Data for this exercise
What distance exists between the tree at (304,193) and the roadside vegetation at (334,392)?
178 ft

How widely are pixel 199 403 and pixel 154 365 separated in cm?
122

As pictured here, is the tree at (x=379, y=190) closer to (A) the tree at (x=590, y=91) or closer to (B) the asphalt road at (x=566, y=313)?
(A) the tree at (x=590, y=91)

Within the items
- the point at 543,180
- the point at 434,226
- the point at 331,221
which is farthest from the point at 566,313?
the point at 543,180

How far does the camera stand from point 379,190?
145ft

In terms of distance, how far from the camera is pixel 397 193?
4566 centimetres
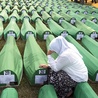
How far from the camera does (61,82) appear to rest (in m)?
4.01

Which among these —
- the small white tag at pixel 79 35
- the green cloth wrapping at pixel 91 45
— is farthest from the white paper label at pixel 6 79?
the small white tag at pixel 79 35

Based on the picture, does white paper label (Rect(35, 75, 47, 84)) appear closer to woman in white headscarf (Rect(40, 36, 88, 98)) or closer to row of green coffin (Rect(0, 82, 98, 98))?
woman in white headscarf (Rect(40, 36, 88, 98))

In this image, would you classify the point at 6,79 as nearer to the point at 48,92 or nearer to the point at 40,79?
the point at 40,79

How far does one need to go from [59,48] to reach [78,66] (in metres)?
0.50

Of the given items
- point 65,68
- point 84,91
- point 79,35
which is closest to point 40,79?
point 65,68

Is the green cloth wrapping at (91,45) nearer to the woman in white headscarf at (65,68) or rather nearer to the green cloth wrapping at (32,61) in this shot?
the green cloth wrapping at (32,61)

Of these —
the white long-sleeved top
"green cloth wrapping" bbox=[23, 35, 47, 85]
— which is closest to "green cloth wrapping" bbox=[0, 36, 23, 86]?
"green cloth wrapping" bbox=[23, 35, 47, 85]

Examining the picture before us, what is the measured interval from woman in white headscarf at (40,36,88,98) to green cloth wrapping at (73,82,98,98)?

Written request
Copy out every row above word for word, leaving out the pictures.

Exercise result
What distance exists between the tree at (304,193) and the roadside vegetation at (334,392)?
178 ft

How widely are pixel 199 403 and pixel 154 365 separated in cm?
122

As pictured here, is the tree at (x=379, y=190) closer to (A) the tree at (x=590, y=91) or closer to (B) the asphalt road at (x=566, y=313)?
(A) the tree at (x=590, y=91)

Within the items
- the point at 543,180
- the point at 434,226
- the point at 331,221
which is farthest from the point at 566,313?
the point at 543,180

How far does the camera stand from point 379,190?
145ft

In terms of distance, how far from the camera is pixel 397 193?
4566 centimetres
How far from the camera does (61,82) appear to rest (in m)?
4.01

Which among these —
- the small white tag at pixel 79 35
- the green cloth wrapping at pixel 91 45
— is farthest from the white paper label at pixel 6 79?
the small white tag at pixel 79 35

Based on the picture, does white paper label (Rect(35, 75, 47, 84)) appear closer to woman in white headscarf (Rect(40, 36, 88, 98)) or closer to row of green coffin (Rect(0, 82, 98, 98))?
woman in white headscarf (Rect(40, 36, 88, 98))

In this image, would you classify the point at 6,79 as nearer to the point at 48,92 or nearer to the point at 40,79?
the point at 40,79

How far does one need to go from [59,48] to reach [78,66] (in metres)?
0.50

Of the given items
- point 65,68
- point 84,91
- point 79,35
which is closest to point 40,79?
point 65,68

Is the green cloth wrapping at (91,45) nearer to the woman in white headscarf at (65,68) or rather nearer to the green cloth wrapping at (32,61) in this shot?
the green cloth wrapping at (32,61)

Of these —
the white long-sleeved top
"green cloth wrapping" bbox=[23, 35, 47, 85]
— which is closest to "green cloth wrapping" bbox=[0, 36, 23, 86]?
"green cloth wrapping" bbox=[23, 35, 47, 85]

Examining the picture before us, what is the measured interval from woman in white headscarf at (40,36,88,98) to green cloth wrapping at (73,82,98,98)?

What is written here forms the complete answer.